The company’s brands represent around 60% of sales. The total catalog, which contains products from more than 400 suppliers, includes more than 6,000 references.
“Our revenue mix continues to shift towards exclusive brands as we continue to innovate, improving overall margins,” says the annual report. “In addition, our revenue stream is very consistent as, according to our estimate, we believe that approximately two-thirds of our net sales are generated from the sale of recurring consumables, including growing media, nutrients and supplies. . “
Last year’s net sales were $ 342.2 million, up 45.6% from 2019. The company speculated in its annual report that public health home shelter orders in the event of a coronavirus pandemic have contributed to this increase in sales. The net turnover for the previous year only increased by 11.0% compared to 2018.
First quarter net sales were $ 111.4 million, up 66.5% from the previous year. The company attributed this to a 59.6% increase in the volume of products sold and a 6.9% increase in the price and mix of these products.
As a sign of its commitment to stay in North Bay, Hydrofarm was awarded a lease earlier this year for a new 175,000 square foot distribution warehouse at 2225 Huntington Drive in Fairfield. Meanwhile, Hydrofarm founder Stuart Dvorin was preparing to sell the 110,000 square foot Petaluma main facility at 2249 S. McDowell Blvd. Extension, a $ 17.5 million deal struck on June 7.
“We also intend to move our existing distribution operations in Northern California from the existing Petaluma building to a larger distribution center nearby,” the company wrote in its annual report.
Started in Marin County in 1977 as Applied Hydroponics, Hydrofarm moved its headquarters to Petaluma in 1994, employing 65 people at the time. It gradually expanded to 150,000 square feet there with a workforce of over 150 employees in 2010, and then to 195,000 square feet in the city in 2017. The company employed 327 full-time across all sites in at the end of February, he reported.
In 2017, Hydrofarm made a big expansion in Canada with the acquisition of the wholesale of Eddi and Greenstar Plant Products. The deal helped Hydrofarm become one of the leading suppliers of hydroponics equipment in Canada, the company said.
This year, Hydrofarm acquired three other companies. Los Angeles-area high-end nutrient maker Heavy 16 was bought for $ 78.1 million, and Humboldt County’s House & Garden brand portfolio for $ 125 million. A $ 161 million deal was announced this month for Aurora International Inc. and Gotham Properties LLC, manufacturers and suppliers of organic hydroponic products based in Oregon.
“We see mergers and acquisitions as an important driver of potential growth, as the hydroponics industry is fragmented and ready to be consolidated,” Hydrofarm wrote in its annual report.
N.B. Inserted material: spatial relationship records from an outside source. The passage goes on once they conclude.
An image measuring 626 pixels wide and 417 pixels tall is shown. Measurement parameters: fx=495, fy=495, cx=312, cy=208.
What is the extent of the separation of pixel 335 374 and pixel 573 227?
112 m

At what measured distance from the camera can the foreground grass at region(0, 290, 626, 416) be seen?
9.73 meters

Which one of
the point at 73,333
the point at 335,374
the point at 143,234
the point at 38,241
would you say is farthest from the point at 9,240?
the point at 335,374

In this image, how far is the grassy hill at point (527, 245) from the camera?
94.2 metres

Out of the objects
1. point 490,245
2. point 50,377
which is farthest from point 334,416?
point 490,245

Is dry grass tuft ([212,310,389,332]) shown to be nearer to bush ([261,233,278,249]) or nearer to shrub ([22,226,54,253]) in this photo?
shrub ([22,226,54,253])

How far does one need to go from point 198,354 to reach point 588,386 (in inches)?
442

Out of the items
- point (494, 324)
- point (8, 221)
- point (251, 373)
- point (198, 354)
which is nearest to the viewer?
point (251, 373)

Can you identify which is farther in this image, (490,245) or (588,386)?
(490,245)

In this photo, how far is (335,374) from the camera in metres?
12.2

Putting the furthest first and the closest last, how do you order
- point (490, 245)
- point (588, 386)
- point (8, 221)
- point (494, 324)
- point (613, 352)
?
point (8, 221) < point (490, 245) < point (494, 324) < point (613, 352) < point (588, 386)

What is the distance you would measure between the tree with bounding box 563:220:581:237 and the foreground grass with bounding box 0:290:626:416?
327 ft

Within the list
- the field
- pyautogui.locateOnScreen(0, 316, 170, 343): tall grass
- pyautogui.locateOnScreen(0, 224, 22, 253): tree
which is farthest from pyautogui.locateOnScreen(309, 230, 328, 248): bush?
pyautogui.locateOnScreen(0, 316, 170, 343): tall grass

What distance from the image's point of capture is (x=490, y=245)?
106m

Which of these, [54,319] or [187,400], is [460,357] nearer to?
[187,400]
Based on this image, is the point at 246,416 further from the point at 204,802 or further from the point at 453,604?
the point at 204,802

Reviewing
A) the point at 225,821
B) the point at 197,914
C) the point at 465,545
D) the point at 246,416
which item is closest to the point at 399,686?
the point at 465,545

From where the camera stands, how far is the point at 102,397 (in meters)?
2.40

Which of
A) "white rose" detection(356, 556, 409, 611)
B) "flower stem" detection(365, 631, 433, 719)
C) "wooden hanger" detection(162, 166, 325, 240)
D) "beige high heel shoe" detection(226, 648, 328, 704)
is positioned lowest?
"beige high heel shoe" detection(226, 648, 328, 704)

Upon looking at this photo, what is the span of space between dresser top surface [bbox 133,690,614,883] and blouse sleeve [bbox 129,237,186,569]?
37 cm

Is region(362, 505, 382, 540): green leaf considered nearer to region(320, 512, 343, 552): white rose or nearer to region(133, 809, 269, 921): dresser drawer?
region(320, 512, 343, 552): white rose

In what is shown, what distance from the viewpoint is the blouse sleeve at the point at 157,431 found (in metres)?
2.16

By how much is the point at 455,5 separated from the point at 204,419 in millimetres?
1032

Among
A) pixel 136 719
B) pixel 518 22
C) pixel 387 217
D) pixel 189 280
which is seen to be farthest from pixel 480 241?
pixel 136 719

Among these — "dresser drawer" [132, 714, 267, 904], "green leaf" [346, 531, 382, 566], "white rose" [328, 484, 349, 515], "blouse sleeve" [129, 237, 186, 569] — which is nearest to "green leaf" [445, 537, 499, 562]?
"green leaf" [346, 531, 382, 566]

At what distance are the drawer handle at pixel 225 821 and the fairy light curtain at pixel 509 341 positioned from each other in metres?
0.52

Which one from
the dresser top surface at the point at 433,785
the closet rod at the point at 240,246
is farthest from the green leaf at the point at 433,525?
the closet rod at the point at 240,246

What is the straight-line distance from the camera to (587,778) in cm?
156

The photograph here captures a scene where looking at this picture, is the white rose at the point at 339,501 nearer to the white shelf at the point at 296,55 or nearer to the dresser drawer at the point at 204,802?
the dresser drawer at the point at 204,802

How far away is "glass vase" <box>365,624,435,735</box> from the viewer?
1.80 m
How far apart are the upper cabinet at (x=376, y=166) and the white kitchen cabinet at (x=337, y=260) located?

Hydrofarm has also fertilized its C suite with insight over the past two years. In early 2019, Bill Toler arrived as CEO, bringing with him over 3 decades of senior executive experience at large consumer packaged goods companies, most recently including seven years as CEO and Chairman of Hostess. Brands. B. John Lindeman arrived as CFO in March 2020 with 25 years of experience in agriculture and finance.
Jeff Quackenbush covers wine, construction and real estate. Prior to Business Journal, he wrote for Bay City News Service in San Francisco. He graduated from Walla Walla University. Contact him at [email protected] or 707-521-4256.